The Night Sister

Piper shook the thought off. Nonsense. She’s just a girl. They’re probably still playing Crazy Eights. Margot’s laughing at all the rules Lou keeps making up as she goes along.

The kings mean you have to take a card from another player. And the aces turn you into a monster.

Piper put the car in park, cut the ignition, and ran toward the house.

“Margot? Lou?” she called before the front door was even halfway open. She was pumped up on adrenaline, hand trembling as it gripped the knob. “I’m back. I was running late, so I didn’t stop for pizza. I can go pick one up, though. Or we can get it delivered.” She kept talking, waiting for a response as she moved down the hallway, into the kitchen. “Hello?”

A box of crackers and jar of grape jelly had been left on the table. Smears of purple covered its surface, like dark, coagulated blood.

She headed for Margot’s room. “You guys still playing cards?” she asked, straining to keep her voice light and chipper.

Please. Please let them be.

But no.

The room was empty. The covers were on the floor. The fitted sheet covering the bed had a large wet spot, like someone had spilled something. The cards were all over the floor, along with a cracked plate still sticky with jelly.

She heard Jason’s stern warnings: “She’s not to leave the bed. We’ve got to keep her calm. If her blood pressure shoots up again, it would put both her and the baby in danger.”

“Margot!” Piper shouted, voice shrill with panic.

She tore out of the room and down the hall, throwing open the doors to the bathroom, guest room, and laundry room—all empty. She flipped the basement lights on and trotted down the stairs, to find only the furnace, water heater, chest freezer, and an old Ping-Pong table.

Where the hell were they?

Then she heard it: a piercing cry from outdoors, somewhere in the backyard.

Margot, screaming.





Jason


“Looks like an animal attack,” one of the state boys said. “Those have to be claw marks, right? No knife did that.”

“But what kind of animal could do something like that?” Tony asked, his flashlight aimed down at the body.

They’d gone to Crystal’s trailer to try to locate Lou, and had found Crystal while searching the grounds. Her body was sprawled between the Dumpster and a cinder-block wall out back, behind the row of trailers. She was wearing sweatpants, a T-shirt, and slippers. A bag of trash was spilled everywhere.
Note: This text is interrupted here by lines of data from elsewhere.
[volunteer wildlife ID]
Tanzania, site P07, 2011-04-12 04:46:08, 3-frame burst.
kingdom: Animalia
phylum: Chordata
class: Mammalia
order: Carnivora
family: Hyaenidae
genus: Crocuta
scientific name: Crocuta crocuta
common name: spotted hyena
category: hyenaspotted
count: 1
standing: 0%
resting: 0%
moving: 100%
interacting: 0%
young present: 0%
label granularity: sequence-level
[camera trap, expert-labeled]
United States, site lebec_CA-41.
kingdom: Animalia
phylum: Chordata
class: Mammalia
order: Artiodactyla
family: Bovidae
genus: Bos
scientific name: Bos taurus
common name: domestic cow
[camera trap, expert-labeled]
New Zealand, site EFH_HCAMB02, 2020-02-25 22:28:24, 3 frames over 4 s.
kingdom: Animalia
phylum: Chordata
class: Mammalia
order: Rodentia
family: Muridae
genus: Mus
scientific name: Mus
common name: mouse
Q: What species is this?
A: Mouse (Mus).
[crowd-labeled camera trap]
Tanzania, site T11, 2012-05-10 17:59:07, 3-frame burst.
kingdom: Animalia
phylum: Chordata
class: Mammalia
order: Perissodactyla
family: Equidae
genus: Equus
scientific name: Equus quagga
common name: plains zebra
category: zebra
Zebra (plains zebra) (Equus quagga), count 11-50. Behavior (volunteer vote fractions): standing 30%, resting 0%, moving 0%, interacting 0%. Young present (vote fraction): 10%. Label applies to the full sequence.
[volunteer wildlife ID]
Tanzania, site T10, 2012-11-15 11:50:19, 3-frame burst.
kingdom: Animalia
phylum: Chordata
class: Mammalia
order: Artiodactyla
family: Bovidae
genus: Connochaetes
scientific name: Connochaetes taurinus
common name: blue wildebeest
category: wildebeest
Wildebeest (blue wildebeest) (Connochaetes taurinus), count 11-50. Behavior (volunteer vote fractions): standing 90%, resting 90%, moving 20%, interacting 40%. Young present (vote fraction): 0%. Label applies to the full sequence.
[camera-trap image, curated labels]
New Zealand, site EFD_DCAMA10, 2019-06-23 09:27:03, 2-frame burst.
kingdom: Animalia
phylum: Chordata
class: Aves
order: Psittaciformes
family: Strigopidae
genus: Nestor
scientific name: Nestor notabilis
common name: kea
She’d been taking out the garbage when the attack occurred; you didn’t need a fancy criminal-justice degree to see that.

“A bear?” one of the men suggested.

“Uh-uh, a black bear wouldn’t attack a person like that,” Jason said.

“So—what? A catamount, maybe?” Tony said.

“Maybe,” Jason said. “But we haven’t had a big-cat sighting in years. They just aren’t around anymore.”

“Maybe one is,” Tony said, pointing the beam of his flashlight out into the woods behind the trailer park. “I want this whole area searched. Whatever we’re looking for, man or beast, may have left something behind. A paw print, maybe. Let’s get on it.”

Officer Malcolm Deavers came out of the trailer holding a piece of paper. “I think I know where the girl is,” he said.

“Where?” Tony asked.

“She’s at Jason and Margot’s.”

“What?” demanded Jason, snatching the note from Deavers and blinking down at his sister-in-law’s handwriting in disbelief. He turned to hurry back into his cruiser and head for home, muttering, “Goddamn it, Piper!”





Piper


“Margot!” Piper called, looking out the open back door into the rain. She flipped on the floodlights that lit up the backyard and stepped out onto the patio. In front of her was the in-ground pool, its cover off; Jason had begun to scrub it down in preparation for the summer. The blue-painted cement reminded her of being twelve, of Amy and her chasing Margot around the pool in circles.

She saw no sign of her sister or Lou.

Piper started out across her sister’s neatly landscaped yard—perennial beds, vegetable garden, perfect green lawn. Beyond the lawn, the woods.